Description of p5.js code and embed p5.js sketch in post

The p5.js sketch is responsible for everything visual. It uses several coordinated systems:

A. Webcam + Pixel Processing

Each frame is analyzed for, brightness, edges (using Sobel filter), and radial distance from center. This information determines where strokes should appear.

B. Flow Field

Edge gradients produce an angle for each region of the image. Brush strokes follow this angle, creating the illusion of form and direction.

C. Monet-Inspired Color Logic

I handcrafted three color transformation modes that reinterpret facial features differently depending on shadow, mid-tones, and highlights.

D. Stroke Drawing

Hundreds of tiny “tracers” travel across the video frame, leaving curved paths like brush strokes. Noise adds natural variation.

E. Arduino Controls

    1. Potentiometer adjusts scale
    2. Buttons switch color modes
    3. Button 4 triggers takePhoto()

Communication Between Arduino and p5.js

Communication relies on the Web Serial API, which allows a webpage to read from an Arduino.

What I’m proud of the most

What I’m most proud of is the generative painting engine. I wasn’t sure at first if I could combine live video input with a brush-stroke system that feels expressive instead of random, but the structure I ended up building feels genuinely satisfying. The way I compute brightness and gradient values from the webcam frame using a Sobel operator was a challenge, but finally writing:

let gx = (tr + 2 * cr + br) - (tl + 2 * cl + bl);
let gy = (bl + 2 * bm + br) - (tl + 2 * tm + tr);

and seeing the flow field come to life was one of the most rewarding moments of the whole project.

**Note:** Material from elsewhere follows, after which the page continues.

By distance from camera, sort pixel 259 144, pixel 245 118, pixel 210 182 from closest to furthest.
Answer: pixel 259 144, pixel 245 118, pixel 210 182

That logic is what allows the brush strokes to “hug” the edges of a face, giving the portrait dimension and structure rather than just noise.

I’m also proud of the way the color transformation system turned out. I built three Monet-inspired palettes, but what makes them feel special is the conditional logic that adjusts them based on brightness, edge detail, and whether the region seems to belong to the “face” or the background. In the code, that meant writing a lot of nuanced rules, like:

if (bright < 120) {
  r = r * 0.8 - 10;
  g = g * 0.85 - 5;
  b = b * 1.35 + 40;
}

How this was made

Generative AI (ChatGPT) played a supportive but important role throughout the making of this project. I used it to debug unexpected behavior in my Arduino and JavaScript code, and understand algorithms like Sobel filters and flow fields in more depth. AI also helped me brainstorm interaction ideas and refine parts of the painting logic when I was unsure how to structure them. For the written documentation, AI assisted me in organizing my thoughts, expanding sections, and polishing the final narrative so that it would read clearly and cohesively.